Update the entries starting at the line containing "From the list" and ending with the last entry, swapping "farthest" for "most distant" and keeping everything else the same.

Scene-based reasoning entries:

-.-.-

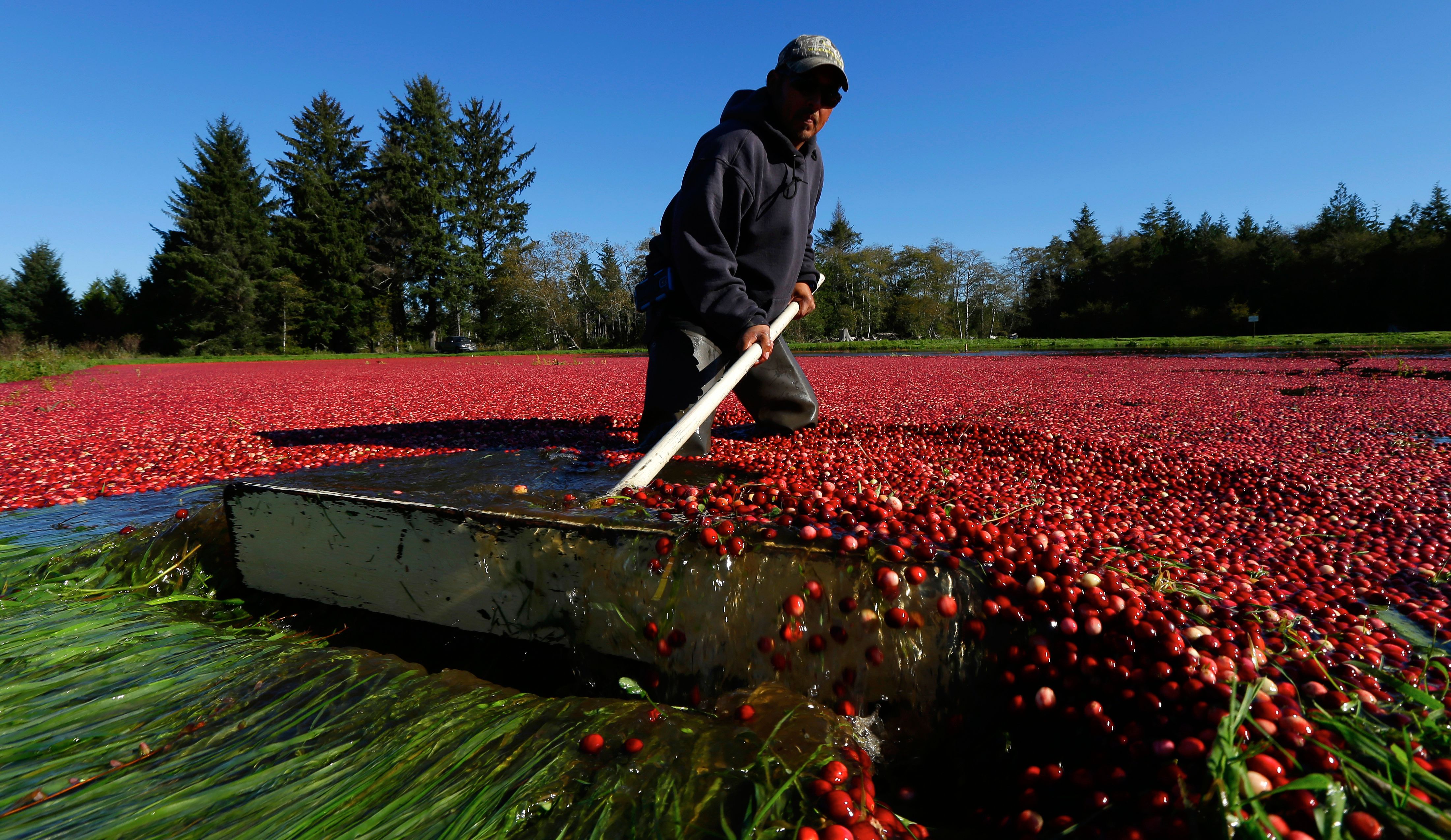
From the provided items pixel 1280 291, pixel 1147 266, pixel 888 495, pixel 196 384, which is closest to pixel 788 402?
pixel 888 495

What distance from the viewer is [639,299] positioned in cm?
339

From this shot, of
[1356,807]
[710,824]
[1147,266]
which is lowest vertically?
[710,824]

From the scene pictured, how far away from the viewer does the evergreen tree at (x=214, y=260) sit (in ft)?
112

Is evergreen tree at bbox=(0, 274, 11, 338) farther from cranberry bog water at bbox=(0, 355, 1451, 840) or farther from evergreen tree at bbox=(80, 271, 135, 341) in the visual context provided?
cranberry bog water at bbox=(0, 355, 1451, 840)

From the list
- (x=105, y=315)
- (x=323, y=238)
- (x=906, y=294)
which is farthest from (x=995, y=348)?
(x=105, y=315)

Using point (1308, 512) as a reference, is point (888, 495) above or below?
above

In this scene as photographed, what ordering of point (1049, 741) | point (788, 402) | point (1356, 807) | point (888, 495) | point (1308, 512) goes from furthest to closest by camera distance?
point (788, 402)
point (1308, 512)
point (888, 495)
point (1049, 741)
point (1356, 807)

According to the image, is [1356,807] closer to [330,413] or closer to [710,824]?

-.-.-

## Answer below
From the list
- (x=105, y=315)
- (x=323, y=238)
- (x=906, y=294)
which is most distant from (x=995, y=348)?
(x=105, y=315)

Using point (1308, 512) as a reference, is point (888, 495) above or below?
above

In this scene as photographed, what ordering of point (1049, 741) | point (788, 402) | point (1356, 807) | point (888, 495) | point (1308, 512) goes from furthest to closest by camera distance?
point (788, 402)
point (1308, 512)
point (888, 495)
point (1049, 741)
point (1356, 807)

According to the image, is [1356,807] closer to [330,413] or closer to [710,824]?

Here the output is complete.